## Goal a
Answer these from the Perl performance thread:
(i) How long does the current code take to run, and on what machine?
(ii) In the substitutions on $attrID and $port, what does pfaut suggest replacing the '*' with?
(iii) What does pfaut offer in place of $val = join("", $val, $port);?

Beefy Boxes and Bandwidth Generously Provided by pair Networks
Do you know where your variables are?
 
PerlMonks  

Performance revision needed

by Anonymous Monk
on Jan 02, 2003 at 16:07 UTC ( [id://223783]=perlquestion: print w/replies, xml ) Need Help??

Anonymous Monk has asked for the wisdom of the Perl Monks concerning the following question:

Hello monks,

I have created a script that manipulates text files around 80 meg in size (1.5 million lines approximately), and the following block of code seems to be a bottleneck. The current code takes around 19 minutes to execute on a sun box with a single 450 mhz processor (64 bit)

while (<SSLOG>) { chomp (($date,$atime,$etime,$mth,$port,$attrID,$value)=split(/;/,$ +_)); # Convert the log time to UTC time ($HH, $MM, $SS)=split(/:/,$etime); ($year, $month, $day) = $date =~ m/^(.{4})(.{2})(.*)/; $month -= 1; $Time = timelocal($SS, $MM, $HH, $day, $month, $year); # Collect non-zero data if ($Conf[7] =~ /NO/i) { if ($value != /^0/) { # Build a hash of MTypeHandles with their unique ports $Hash{$mth}{$port}++; my @entry = (); $attrID =~ s/\s*//g; $port =~ s/\s*//g; if ($port =~ /\-/) { $port =~ s/\-//; } $key = $attrID; $val = $DS_Info{$key}; $val = join("", $val, $port); @entry = ($Time, $mth, $val, $value); # Populate the data array push @Data, [@entry]; } } # Collect zero data elsif($Conf[7] =~ /YES/i) { # Build a hash of MTypeHandles with their unique ports $Hash{$mth}{$port}++; my @entry = (); $attrID =~ s/\s*//g; $port =~ s/\s*//g; if ($port =~ /\-/) { $port =~ s/\-//; } $key = $attrID; $val = $DS_Info{$key}; $val = join("", $val, $port); @entry = ($Time, $mth, $val, $value); # Populate the data array push @Data, [@entry]; } }
Any suggestions for improving performance?

Thanks

Replies are listed 'Best First'.
Re: Performance revision needed
by pfaut (Priest) on Jan 02, 2003 at 16:32 UTC
    if ($Conf[7] =~ /NO/i) { ... elsif($Conf[7] =~ /YES/i) {

    @Conf appears to be setup outside of this loop. Evaluate this once and save the result instead of parsing a regex every time through the loop.

    $attrID =~ s/\s*//g; $port =~ s/\s*//g;

    I think replacing the '*' with '+' might help here.

    $val = join("", $val, $port);

    How about $val .= $port?

    push @Data, [@entry];

    Since @entry is a lexical variable, you should be able to use \@entry instead of [@entry] which needs to make a copy of the list.

## Goal b
Duplicate the listing below, from the line containing "Is point (213, 156)" through the last line of the listing, both included.

## Source material
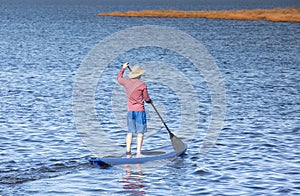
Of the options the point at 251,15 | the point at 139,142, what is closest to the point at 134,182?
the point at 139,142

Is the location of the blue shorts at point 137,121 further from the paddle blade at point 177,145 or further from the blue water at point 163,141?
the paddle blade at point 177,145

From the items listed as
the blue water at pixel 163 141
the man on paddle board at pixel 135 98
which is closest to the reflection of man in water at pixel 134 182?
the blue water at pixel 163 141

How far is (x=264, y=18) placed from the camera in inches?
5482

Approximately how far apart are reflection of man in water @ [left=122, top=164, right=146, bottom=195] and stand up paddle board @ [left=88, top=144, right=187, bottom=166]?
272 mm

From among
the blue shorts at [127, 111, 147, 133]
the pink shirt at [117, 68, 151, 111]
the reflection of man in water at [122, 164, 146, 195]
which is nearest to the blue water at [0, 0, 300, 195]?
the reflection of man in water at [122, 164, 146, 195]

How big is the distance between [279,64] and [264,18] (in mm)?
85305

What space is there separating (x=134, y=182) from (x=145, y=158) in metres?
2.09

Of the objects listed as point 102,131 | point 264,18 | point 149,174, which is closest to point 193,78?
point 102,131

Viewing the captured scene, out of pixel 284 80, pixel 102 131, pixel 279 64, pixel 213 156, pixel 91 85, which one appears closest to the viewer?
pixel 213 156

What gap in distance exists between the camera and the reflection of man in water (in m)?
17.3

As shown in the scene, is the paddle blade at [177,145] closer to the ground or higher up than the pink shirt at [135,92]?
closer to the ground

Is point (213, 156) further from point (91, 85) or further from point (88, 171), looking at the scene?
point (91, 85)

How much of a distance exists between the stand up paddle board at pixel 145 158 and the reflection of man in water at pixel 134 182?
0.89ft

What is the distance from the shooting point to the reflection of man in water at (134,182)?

## Right answer a
(i) Around 19 minutes, on a sun box with a single 450 mhz processor (64 bit).
(ii) '+'
(iii) $val .= $port

## Right answer b
Is point (213, 156) further from point (91, 85) or further from point (88, 171), looking at the scene?
point (91, 85)

How much of a distance exists between the stand up paddle board at pixel 145 158 and the reflection of man in water at pixel 134 182?
0.89ft

What is the distance from the shooting point to the reflection of man in water at (134,182)?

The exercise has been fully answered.